As a mobile home owner, are you familiar with the rules and regulations that you need to comply? The following are some important facts you need to know, taken from the pamphlet What Every Mobile Home Owner Should Know, published by the Senate Select Committee on Manufactured Home Communities.
Eviction – As a homeowner, can I be evicted from the park?
Yes. The park management may evict you if:
- You have received notice by a government agency that you are violating a local ordinance or state law and have not complied with the law within a reasonable period of time.
- Your conduct in the park constitutes a substantial annoyance to other residents or homeowners.
- You don’t pay the rent, utilities or reasonable charges within five days of the due date. IF you are late in paying the rent, you will be notified that you have three days to pay or vacate the tenancy. Full payment within three days puts you back in good standing, unless you are late in paying the rent, utilities, or reasonable charges three times within a 12-month period.
- You are convicted of specified crimes, such as prostitution or drug offenses, committed in the park.

(Saved data entries)
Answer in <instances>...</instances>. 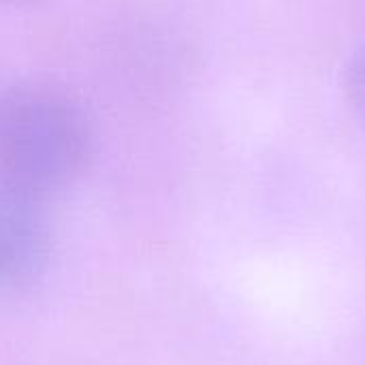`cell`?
Masks as SVG:
<instances>
[{"label": "cell", "mask_w": 365, "mask_h": 365, "mask_svg": "<svg viewBox=\"0 0 365 365\" xmlns=\"http://www.w3.org/2000/svg\"><path fill=\"white\" fill-rule=\"evenodd\" d=\"M92 143V118L71 88L26 79L0 96L2 182L43 197L81 173Z\"/></svg>", "instance_id": "cell-1"}, {"label": "cell", "mask_w": 365, "mask_h": 365, "mask_svg": "<svg viewBox=\"0 0 365 365\" xmlns=\"http://www.w3.org/2000/svg\"><path fill=\"white\" fill-rule=\"evenodd\" d=\"M51 246L43 197L0 182V289L30 284Z\"/></svg>", "instance_id": "cell-2"}, {"label": "cell", "mask_w": 365, "mask_h": 365, "mask_svg": "<svg viewBox=\"0 0 365 365\" xmlns=\"http://www.w3.org/2000/svg\"><path fill=\"white\" fill-rule=\"evenodd\" d=\"M344 90H346L353 113L357 115L359 124L365 130V45L349 62L346 77H344Z\"/></svg>", "instance_id": "cell-3"}]
</instances>
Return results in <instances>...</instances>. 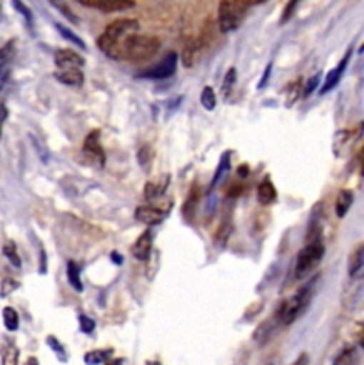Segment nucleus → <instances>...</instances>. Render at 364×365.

● **Prompt A**:
Answer these questions about the eviction excerpt:
(i) Which body published the pamphlet the excerpt draws on?
(ii) Within how many days of the due date must rent, utilities or reasonable charges be paid?
(iii) How many late payments within a 12-month period keep full payment within three days from restoring good standing?
● **Prompt B**: Render this sentence from the eviction excerpt in Spanish: "Your conduct in the park constitutes a substantial annoyance to other residents or homeowners."
● **Prompt C**: Summarize the eviction excerpt in two sentences.

● **Complete response A**:
(i) The Senate Select Committee on Manufactured Home Communities.
(ii) Five days.
(iii) Three.

● **Complete response B**: Su conducta en el parque constituye una molestia considerable para otros residentes o propietarios de viviendas.

● **Complete response C**: Drawing on a pamphlet from the Senate Select Committee on Manufactured Home Communities, the excerpt states that park management may evict a mobile home owner. The grounds include failing to comply with a law after notice from a government agency, conduct that substantially annoys other residents, not paying rent, utilities or reasonable charges within five days of the due date, and conviction for specified crimes committed in the park.